▶ _PROMPT A_:
Can you copy out the listing line for line, from the line containing "Of all options" through the end of the listing, leaving out any pictures?

▶ _QUOTED TEXT_:
↓↓↓

[PATCH 1/3] Make sockets proper objhash objects and use checkpoint_obj() on them (v3)

Dan Smith danms at us.ibm.com
Mon Sep 14 09:48:42 PDT 2009


This changes the checkpoint/restart procedure for sockets a bit.  The
socket file header is now checkpointed separately from the socket itself,
which allows us to checkpoint a socket without arriving at it from a
file descriptor.  Thus, most sockets will be checkpointed as a result
of processing the file table, calling sock_file_checkpoint(fd), which
in turn calls checkpoint_obj(socket).

However, we may arrive at some sockets while checkpointing other objects,
such as the other end of an AF_UNIX socket with buffers in flight.  This
patch just opens that door, which is utilized by the next patch.

↑↑↑

▶ _PROVIDED INFORMATION_:
↓↓↓

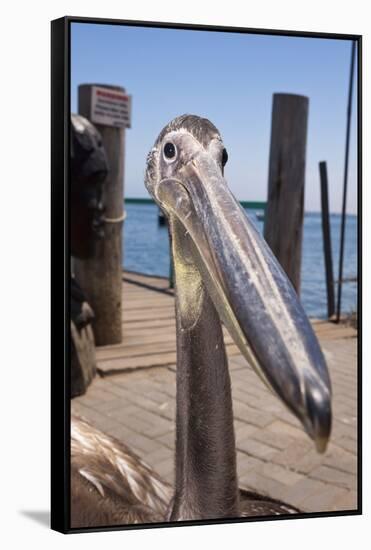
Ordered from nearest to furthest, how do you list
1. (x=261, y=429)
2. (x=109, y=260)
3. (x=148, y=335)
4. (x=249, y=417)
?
(x=261, y=429)
(x=249, y=417)
(x=109, y=260)
(x=148, y=335)

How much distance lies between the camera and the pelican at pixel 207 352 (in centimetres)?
155

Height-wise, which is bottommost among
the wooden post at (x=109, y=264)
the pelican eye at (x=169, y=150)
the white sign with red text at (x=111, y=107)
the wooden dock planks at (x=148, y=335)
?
the wooden dock planks at (x=148, y=335)

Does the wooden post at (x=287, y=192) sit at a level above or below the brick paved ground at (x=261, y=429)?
above

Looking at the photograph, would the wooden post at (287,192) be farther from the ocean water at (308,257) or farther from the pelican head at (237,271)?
the pelican head at (237,271)

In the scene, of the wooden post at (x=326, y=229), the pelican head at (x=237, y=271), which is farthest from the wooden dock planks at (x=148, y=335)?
the pelican head at (x=237, y=271)

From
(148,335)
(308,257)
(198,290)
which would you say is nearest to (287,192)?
(308,257)

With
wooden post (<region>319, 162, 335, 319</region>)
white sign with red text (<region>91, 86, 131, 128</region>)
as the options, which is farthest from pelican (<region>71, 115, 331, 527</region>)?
wooden post (<region>319, 162, 335, 319</region>)

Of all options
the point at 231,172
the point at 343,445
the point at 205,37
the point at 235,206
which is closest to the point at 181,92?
the point at 205,37

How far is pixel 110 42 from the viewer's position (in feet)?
8.92

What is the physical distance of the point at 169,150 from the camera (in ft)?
6.44

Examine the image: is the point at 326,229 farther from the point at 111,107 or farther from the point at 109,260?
the point at 111,107

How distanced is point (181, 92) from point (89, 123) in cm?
134

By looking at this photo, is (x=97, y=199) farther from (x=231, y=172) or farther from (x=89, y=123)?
(x=231, y=172)

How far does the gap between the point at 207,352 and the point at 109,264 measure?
2.50 m
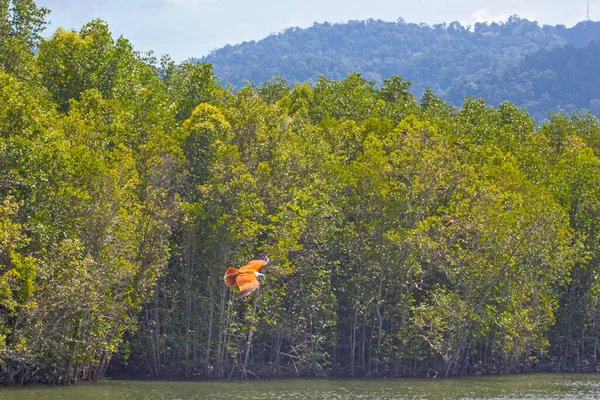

↑↑↑

▶ _PROMPT B_:
Can you pick up the patch note on checkpointing sockets and carry it on from its last sentence?

▶ _ANSWER A_:
Of all options
the point at 231,172
the point at 343,445
the point at 205,37
the point at 235,206
which is closest to the point at 181,92?
the point at 205,37

How far is pixel 110 42 from the viewer's position (in feet)?
8.92

What is the physical distance of the point at 169,150 from the camera (in ft)?
6.44

Examine the image: is the point at 326,229 farther from the point at 111,107 or farther from the point at 109,260?
the point at 111,107

How distanced is point (181, 92) from point (89, 123) in cm?
134

By looking at this photo, is (x=97, y=199) farther from (x=231, y=172) or farther from (x=89, y=123)?
(x=231, y=172)

How far does the gap between the point at 207,352 and the point at 109,264 measure?
2.50 m

▶ _ANSWER B_:
Changes in v3:
 - Fix failure to actually set the SOCK_DEAD flag on restore

Changes in v2:
 - If we attempt to checkpoint an orphan socket, create a struct socket
   to adopt it for the purposes of the checkpoint

Signed-off-by: Dan Smith <danms at us.ibm.com>
---
 checkpoint/objhash.c           |    2 +
 include/linux/checkpoint_hdr.h |    6 +-
 include/linux/net.h            |    4 +-
 include/net/af_unix.h          |    4 +-
 include/net/sock.h             |    2 +
 net/checkpoint.c               |  153 +++++++++++++++++++++++++++++++---------
 net/unix/checkpoint.c          |   11 ++--
 7 files changed, 136 insertions(+), 46 deletions(-)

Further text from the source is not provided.